You automatically get 20% tax back from the government as an additional deposit to your pension pot if you put your money in your pension yourself. If, on the other hand, your employer puts it in before tax, then it’s never taxed to begin with, so it amounts to the same.

However, the tax relief on the money you put in yourself is not 20% of the money you put in; it is 20% of your earnings before tax. So whichever way you decide to contribute to your pension, it will equal the same.

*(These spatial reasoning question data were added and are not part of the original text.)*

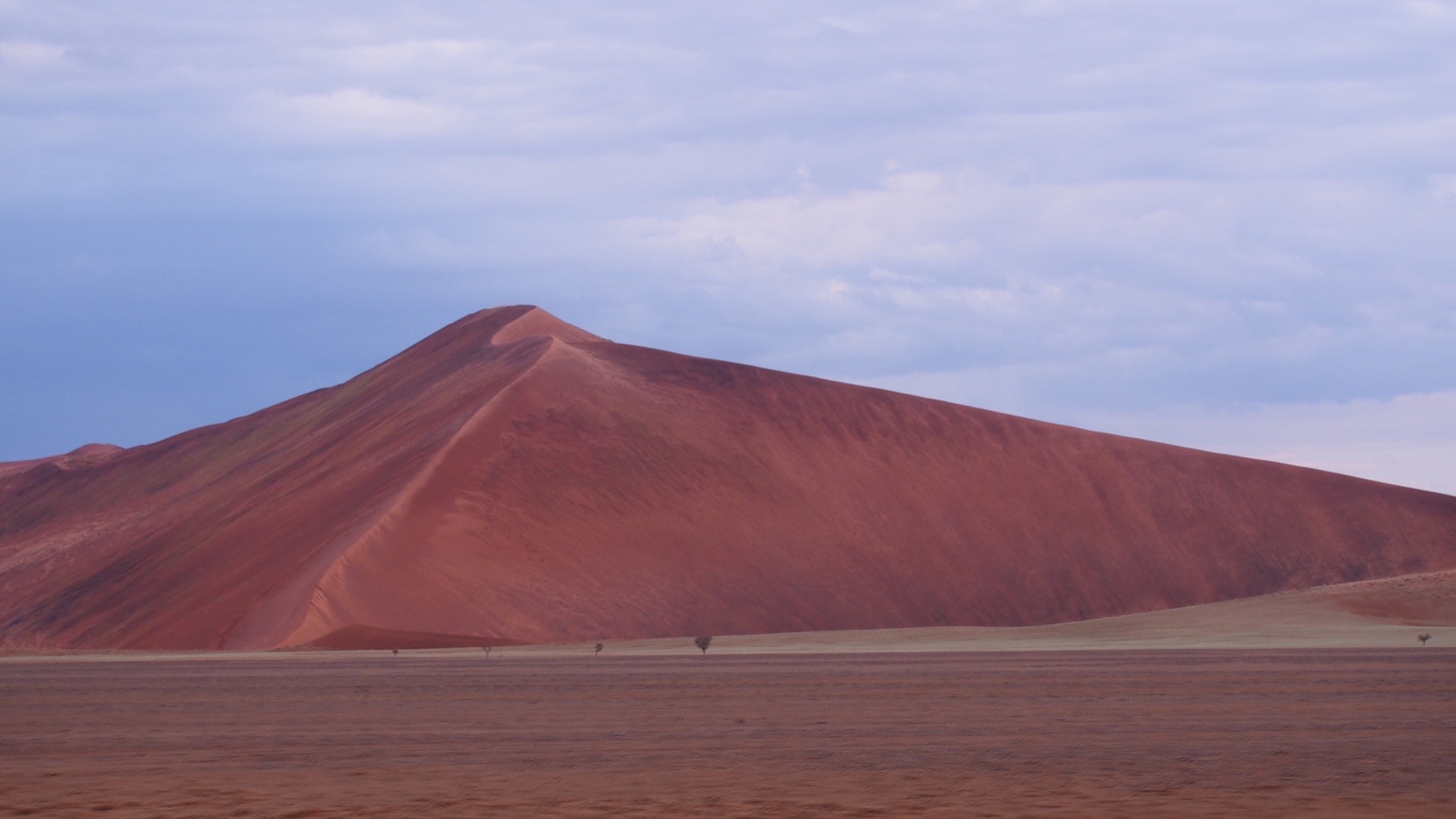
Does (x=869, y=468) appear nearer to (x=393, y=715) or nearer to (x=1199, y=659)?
(x=1199, y=659)

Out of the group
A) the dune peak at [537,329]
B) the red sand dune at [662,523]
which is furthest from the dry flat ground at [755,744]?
the dune peak at [537,329]

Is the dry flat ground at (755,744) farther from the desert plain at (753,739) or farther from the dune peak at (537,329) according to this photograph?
the dune peak at (537,329)

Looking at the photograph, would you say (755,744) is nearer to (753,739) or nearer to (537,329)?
(753,739)

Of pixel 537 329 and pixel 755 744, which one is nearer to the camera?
pixel 755 744

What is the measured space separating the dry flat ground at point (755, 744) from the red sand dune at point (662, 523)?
25582 millimetres

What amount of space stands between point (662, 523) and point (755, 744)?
47.6m

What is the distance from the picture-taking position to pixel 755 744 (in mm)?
17688

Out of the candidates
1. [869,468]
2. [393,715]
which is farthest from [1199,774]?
[869,468]

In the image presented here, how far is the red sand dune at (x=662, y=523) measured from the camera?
57.8 meters

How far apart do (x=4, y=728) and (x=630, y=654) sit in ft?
80.7

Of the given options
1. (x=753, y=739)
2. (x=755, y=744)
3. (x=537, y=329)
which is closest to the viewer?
(x=755, y=744)

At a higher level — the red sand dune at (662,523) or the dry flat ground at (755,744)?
the red sand dune at (662,523)

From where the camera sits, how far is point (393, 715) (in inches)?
872

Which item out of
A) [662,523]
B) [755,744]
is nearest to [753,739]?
[755,744]
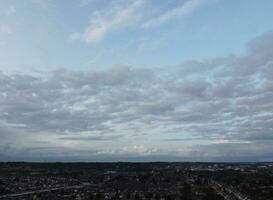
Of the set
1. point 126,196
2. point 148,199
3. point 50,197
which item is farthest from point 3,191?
point 148,199

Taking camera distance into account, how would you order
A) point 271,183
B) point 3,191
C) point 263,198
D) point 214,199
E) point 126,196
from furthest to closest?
1. point 271,183
2. point 3,191
3. point 126,196
4. point 263,198
5. point 214,199

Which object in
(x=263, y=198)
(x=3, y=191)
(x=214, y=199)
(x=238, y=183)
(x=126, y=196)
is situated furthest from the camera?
(x=238, y=183)

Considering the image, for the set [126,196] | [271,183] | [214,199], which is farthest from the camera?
[271,183]

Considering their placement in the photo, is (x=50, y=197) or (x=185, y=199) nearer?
(x=185, y=199)

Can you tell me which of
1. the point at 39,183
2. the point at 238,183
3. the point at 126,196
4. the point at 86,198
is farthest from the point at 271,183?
the point at 39,183

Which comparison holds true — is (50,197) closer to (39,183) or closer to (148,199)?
(148,199)

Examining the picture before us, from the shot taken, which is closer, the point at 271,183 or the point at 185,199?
the point at 185,199

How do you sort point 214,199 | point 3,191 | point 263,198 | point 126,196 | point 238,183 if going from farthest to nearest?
1. point 238,183
2. point 3,191
3. point 126,196
4. point 263,198
5. point 214,199

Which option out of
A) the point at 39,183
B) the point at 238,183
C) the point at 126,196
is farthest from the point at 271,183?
the point at 39,183

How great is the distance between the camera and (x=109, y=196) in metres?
135

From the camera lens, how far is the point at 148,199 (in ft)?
414

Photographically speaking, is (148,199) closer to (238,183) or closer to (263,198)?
(263,198)

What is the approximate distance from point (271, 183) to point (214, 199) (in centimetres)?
7096

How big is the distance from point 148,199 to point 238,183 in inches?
3021
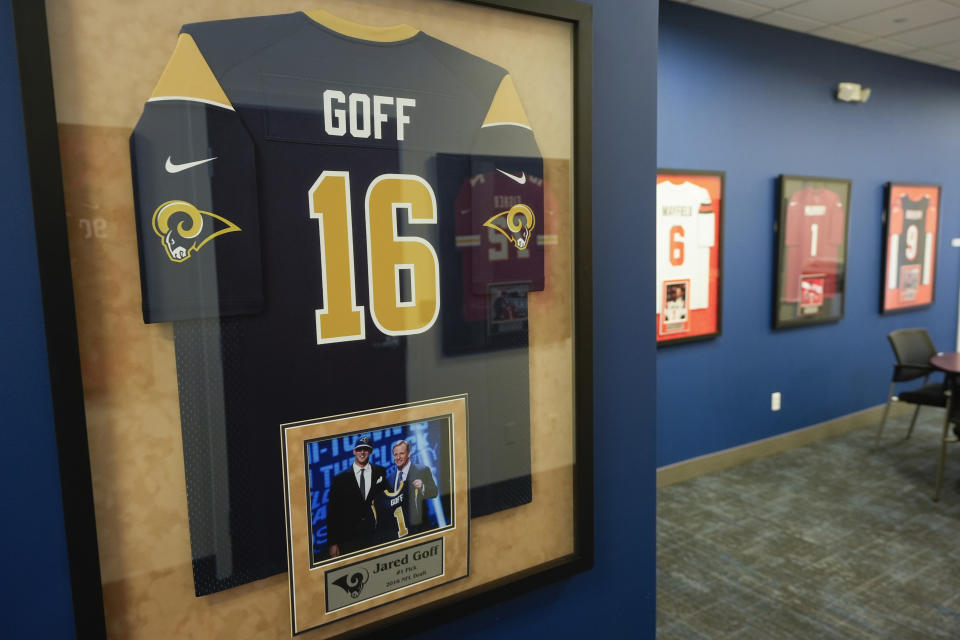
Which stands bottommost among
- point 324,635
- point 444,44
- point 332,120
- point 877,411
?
point 877,411

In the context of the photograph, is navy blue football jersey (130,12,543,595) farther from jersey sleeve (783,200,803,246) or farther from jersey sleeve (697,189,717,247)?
jersey sleeve (783,200,803,246)

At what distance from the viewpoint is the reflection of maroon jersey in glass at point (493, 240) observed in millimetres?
1171

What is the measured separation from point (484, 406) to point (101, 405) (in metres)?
0.65

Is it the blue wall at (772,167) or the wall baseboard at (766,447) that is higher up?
the blue wall at (772,167)

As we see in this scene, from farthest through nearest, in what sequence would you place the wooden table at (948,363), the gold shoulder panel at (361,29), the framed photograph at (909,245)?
the framed photograph at (909,245), the wooden table at (948,363), the gold shoulder panel at (361,29)

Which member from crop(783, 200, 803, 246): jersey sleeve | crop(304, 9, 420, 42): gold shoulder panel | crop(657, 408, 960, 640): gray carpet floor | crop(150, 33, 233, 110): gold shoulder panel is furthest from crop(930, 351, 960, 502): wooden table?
crop(150, 33, 233, 110): gold shoulder panel

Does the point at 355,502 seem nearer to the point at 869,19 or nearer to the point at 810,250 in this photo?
the point at 810,250

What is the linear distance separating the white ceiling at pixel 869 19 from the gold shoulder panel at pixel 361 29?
3.16m

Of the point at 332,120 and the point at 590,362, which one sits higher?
the point at 332,120

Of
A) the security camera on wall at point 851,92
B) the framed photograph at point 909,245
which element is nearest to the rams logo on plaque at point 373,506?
the security camera on wall at point 851,92

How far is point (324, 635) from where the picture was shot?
1076mm

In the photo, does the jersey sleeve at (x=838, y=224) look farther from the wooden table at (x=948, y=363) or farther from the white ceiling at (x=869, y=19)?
the white ceiling at (x=869, y=19)

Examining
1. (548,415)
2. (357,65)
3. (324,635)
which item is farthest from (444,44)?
(324,635)

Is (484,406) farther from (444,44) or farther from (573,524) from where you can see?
(444,44)
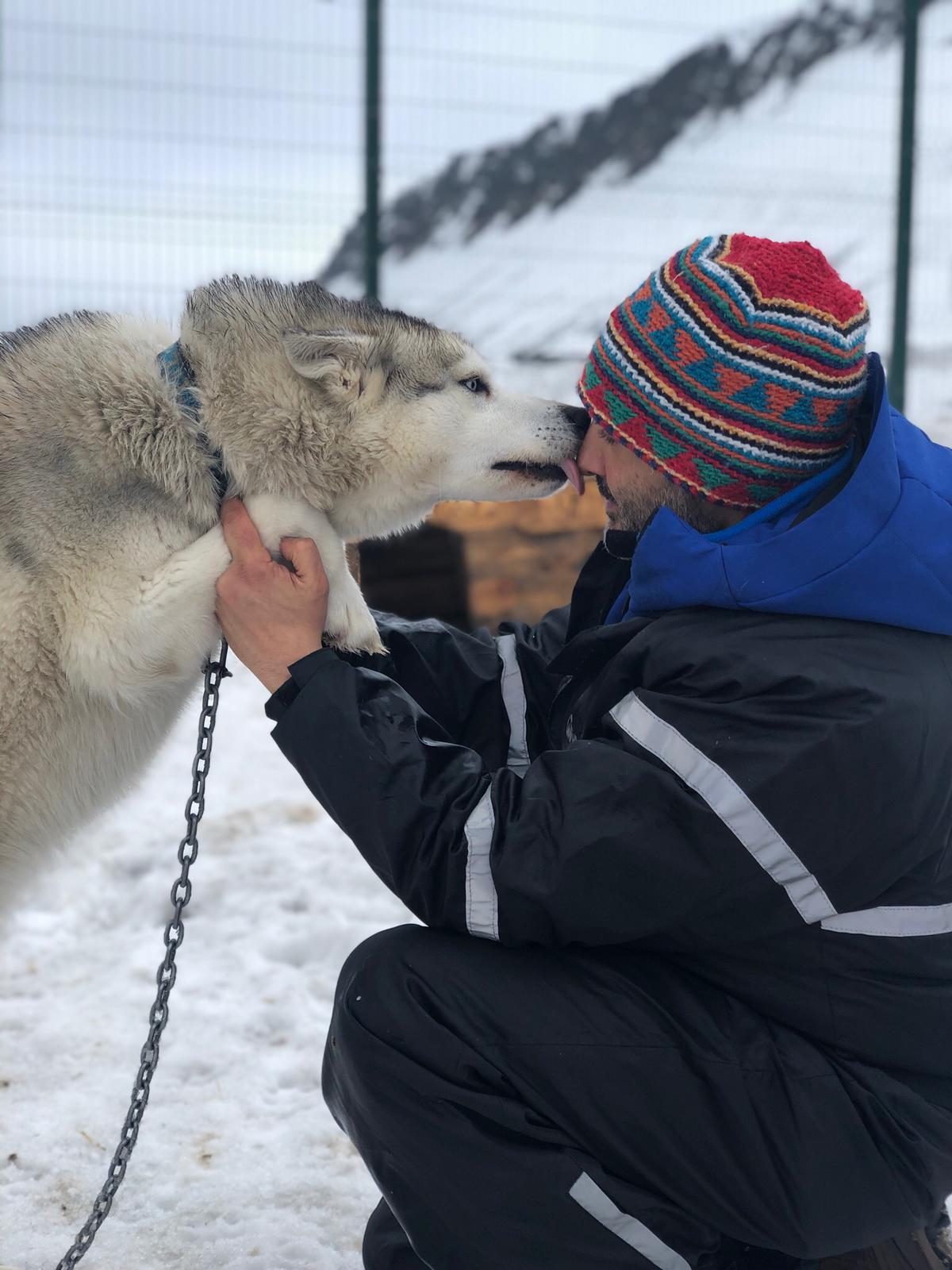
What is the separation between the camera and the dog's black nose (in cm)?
220

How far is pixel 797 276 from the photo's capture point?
5.63 feet

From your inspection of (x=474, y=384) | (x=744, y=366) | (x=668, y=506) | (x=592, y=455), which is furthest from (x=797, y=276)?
(x=474, y=384)

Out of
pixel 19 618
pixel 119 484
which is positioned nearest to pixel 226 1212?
pixel 19 618

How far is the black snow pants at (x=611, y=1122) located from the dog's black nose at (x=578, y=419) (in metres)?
0.96

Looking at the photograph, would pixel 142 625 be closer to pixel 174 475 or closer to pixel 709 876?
pixel 174 475

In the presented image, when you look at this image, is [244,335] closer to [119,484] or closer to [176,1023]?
[119,484]

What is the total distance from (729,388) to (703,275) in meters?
0.18

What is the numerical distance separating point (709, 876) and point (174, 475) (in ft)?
3.41

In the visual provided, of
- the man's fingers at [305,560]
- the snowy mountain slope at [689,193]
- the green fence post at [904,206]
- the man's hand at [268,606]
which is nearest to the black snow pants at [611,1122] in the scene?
the man's hand at [268,606]

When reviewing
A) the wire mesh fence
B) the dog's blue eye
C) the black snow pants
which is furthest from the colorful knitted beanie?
the wire mesh fence

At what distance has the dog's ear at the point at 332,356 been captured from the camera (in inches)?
78.7

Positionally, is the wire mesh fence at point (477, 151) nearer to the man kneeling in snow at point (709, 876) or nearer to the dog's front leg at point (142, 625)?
the dog's front leg at point (142, 625)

How Much Should I Put in a Pension?

When it comes to pensions, you should contribute as much as you can afford. However, the key to accruing a good pension pot is starting early. The general rule of thumb when it comes to saving into a pension is to half your age and put this percentage of your pre-tax wage into your pension pot each year until you retire. So the earlier you start, the lower the figure will be, and the more time your money has to grow. Putting away a consistent percentage of your earnings will also help keep payments affordable, but will also mean that you keep up with your goals for a comfortable retirement.

What’s An Annuity?

Until April 2011, you had to buy an annuity by the age of 75. Now, however, you have more of a choice. You can still buy an annuity, but you can also get what is called a ‘flexible drawdown’ or ‘capped drawdown’ product.

An annuity is insurance that you’ll get an income for the rest of your life. However, choosing the wrong one can mean that you’re trapped in a poor investment for the rest of your life. Take a look at a range of different annuities on this website Bumber, including No Nonsense Annuities, or get a broker to help.